Sharks and seals weren’t always the top predators of the oceans. Approximately 518 million years ago, that title went to none other than worms.
According to a new study in Science Advances, a team of researchers recently found the fossils of a previously unknown worm from around 518 million years ago. Terrorizing the oceans around northern Greenland, these fossils were some of the Cambrian’s fiercest, free-swimming predators, representing a long-lost arrow worm, forgotten with the passage of time.
Past Predators Face Off: The Arthropods and Arrow Worms
It was previously thought that primitive arthropods — animals from the 529-million-to-521-million-year-old Arthropoda phylum — were the dominant predators of Early Cambrian oceans. But the new study suggests that the primitive arrow worms, or chaetognaths, from the 538-million-year-old Chaetognatha phylum took that distinction instead, being bigger and deadlier at the time than previously believed.
What Were the Timorebestia?
Labeled Timorebestia, or “terror beasts” in Latin, the newly found fossils have strange, short heads and substantial antennae. Fitted with massive, munching jaws on the inside of their mouths, the 13 fossil arrow worms analyzed in the study also feature long, lateral fins — a perfect fit for swimming through the open ocean. Including their antennae, the specimens stretched to lengths of over 11 inches, clinching their position among the top predators of the period.
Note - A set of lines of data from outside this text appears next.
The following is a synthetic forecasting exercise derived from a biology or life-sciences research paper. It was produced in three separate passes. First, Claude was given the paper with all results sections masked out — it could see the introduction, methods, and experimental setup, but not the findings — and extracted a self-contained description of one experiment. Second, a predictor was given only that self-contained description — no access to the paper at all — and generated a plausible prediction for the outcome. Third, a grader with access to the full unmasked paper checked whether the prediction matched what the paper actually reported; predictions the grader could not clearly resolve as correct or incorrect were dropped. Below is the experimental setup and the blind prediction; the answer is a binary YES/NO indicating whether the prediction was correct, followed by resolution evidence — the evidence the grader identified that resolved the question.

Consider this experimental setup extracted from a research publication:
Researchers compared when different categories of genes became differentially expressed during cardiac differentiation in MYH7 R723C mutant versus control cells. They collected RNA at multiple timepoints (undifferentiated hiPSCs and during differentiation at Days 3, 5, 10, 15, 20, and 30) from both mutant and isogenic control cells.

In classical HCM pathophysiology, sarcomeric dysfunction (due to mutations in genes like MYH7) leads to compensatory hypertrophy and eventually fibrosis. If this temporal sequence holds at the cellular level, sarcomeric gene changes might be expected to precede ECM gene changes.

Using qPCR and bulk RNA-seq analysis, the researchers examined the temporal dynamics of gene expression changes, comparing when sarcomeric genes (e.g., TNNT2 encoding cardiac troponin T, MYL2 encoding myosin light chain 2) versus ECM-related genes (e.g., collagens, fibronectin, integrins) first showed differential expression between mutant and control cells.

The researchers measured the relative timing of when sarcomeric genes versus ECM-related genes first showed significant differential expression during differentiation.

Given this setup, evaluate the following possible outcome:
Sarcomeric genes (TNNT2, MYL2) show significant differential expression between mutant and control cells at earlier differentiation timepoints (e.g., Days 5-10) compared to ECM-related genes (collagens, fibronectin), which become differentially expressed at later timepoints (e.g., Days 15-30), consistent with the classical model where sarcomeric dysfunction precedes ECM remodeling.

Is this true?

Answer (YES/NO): NO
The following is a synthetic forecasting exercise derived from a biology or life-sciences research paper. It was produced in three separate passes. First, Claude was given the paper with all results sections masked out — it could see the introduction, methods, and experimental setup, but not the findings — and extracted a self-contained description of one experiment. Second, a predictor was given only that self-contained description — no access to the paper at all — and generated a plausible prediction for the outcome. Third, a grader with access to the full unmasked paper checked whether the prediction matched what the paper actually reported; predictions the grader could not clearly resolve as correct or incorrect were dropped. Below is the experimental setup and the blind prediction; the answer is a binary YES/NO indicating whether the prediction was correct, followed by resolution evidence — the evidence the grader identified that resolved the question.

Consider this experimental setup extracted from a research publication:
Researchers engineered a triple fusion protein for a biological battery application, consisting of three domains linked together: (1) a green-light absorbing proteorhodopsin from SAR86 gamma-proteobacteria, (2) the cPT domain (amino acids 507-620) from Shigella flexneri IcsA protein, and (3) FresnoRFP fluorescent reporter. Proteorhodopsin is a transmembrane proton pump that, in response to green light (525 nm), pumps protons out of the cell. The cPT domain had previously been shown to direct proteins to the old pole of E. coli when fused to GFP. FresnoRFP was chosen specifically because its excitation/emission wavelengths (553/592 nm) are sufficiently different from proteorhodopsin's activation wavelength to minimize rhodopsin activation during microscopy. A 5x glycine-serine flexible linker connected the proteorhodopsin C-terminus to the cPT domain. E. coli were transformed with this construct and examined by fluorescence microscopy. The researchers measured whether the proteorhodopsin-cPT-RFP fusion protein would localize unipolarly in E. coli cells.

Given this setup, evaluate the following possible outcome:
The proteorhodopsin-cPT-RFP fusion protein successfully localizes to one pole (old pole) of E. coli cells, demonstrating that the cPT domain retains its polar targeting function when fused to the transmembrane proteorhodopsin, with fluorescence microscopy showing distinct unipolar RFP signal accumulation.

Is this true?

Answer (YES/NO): NO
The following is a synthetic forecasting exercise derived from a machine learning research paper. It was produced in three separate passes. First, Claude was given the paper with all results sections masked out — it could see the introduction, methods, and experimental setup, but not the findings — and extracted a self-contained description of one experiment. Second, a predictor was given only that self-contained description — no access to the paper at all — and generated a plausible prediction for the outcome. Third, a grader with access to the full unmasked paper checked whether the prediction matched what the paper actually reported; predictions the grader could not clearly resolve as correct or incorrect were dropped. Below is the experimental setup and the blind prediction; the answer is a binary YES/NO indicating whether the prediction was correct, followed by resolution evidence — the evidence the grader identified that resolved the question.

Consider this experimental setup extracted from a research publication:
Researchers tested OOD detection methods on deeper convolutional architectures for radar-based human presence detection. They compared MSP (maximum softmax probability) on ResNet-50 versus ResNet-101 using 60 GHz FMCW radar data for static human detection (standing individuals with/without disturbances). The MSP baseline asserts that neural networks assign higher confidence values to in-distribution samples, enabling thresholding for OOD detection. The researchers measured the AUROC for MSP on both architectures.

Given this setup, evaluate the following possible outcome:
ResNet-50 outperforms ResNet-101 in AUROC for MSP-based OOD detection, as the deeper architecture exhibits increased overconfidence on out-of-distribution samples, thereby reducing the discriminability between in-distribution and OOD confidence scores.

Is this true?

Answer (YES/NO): NO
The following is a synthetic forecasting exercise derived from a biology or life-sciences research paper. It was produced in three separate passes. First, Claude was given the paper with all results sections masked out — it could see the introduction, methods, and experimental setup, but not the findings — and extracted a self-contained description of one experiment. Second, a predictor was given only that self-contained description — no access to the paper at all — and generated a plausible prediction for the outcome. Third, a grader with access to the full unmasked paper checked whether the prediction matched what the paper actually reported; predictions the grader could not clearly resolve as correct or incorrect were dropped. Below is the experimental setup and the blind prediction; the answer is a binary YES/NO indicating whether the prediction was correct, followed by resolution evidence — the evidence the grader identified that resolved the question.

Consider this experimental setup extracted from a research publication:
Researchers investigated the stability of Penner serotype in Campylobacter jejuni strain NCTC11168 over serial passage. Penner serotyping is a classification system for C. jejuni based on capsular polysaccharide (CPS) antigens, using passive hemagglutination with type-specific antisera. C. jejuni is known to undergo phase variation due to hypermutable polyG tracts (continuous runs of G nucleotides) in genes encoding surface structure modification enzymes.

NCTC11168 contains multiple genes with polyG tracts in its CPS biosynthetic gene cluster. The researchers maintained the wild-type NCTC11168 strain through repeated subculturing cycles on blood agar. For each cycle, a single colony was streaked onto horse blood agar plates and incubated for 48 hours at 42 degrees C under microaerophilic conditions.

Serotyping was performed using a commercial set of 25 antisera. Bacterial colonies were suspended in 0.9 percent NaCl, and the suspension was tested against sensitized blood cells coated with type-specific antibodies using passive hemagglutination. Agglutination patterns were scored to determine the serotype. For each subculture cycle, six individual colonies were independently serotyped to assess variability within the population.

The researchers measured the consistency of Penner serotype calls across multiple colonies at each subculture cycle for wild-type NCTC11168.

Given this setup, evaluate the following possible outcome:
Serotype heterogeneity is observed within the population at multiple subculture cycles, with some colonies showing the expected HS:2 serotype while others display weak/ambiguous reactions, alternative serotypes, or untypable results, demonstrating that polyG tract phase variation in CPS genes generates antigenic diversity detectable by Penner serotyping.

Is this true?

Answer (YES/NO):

“Timorebestia were giants of their day and would have been close to the top of the food chain,” said Jakob Vinther, a senior author of the study and a paleontologist from the University of Bristol’s School of Earth Sciences and School of Biological Sciences, according to a press release. “That makes it equivalent in importance to some of the top carnivores in modern oceans, such as sharks and seals, back in the Cambrian period.”
Why Were the Timorebestia Important?
According to the researchers, the study suggests that the oceans of the Early Cambrian were more diverse — and more deadly — than once thought. “Our research shows that these ancient ocean ecosystems were fairly complex, with a food chain that allowed for several tiers of predators,” Vinther said in a press release.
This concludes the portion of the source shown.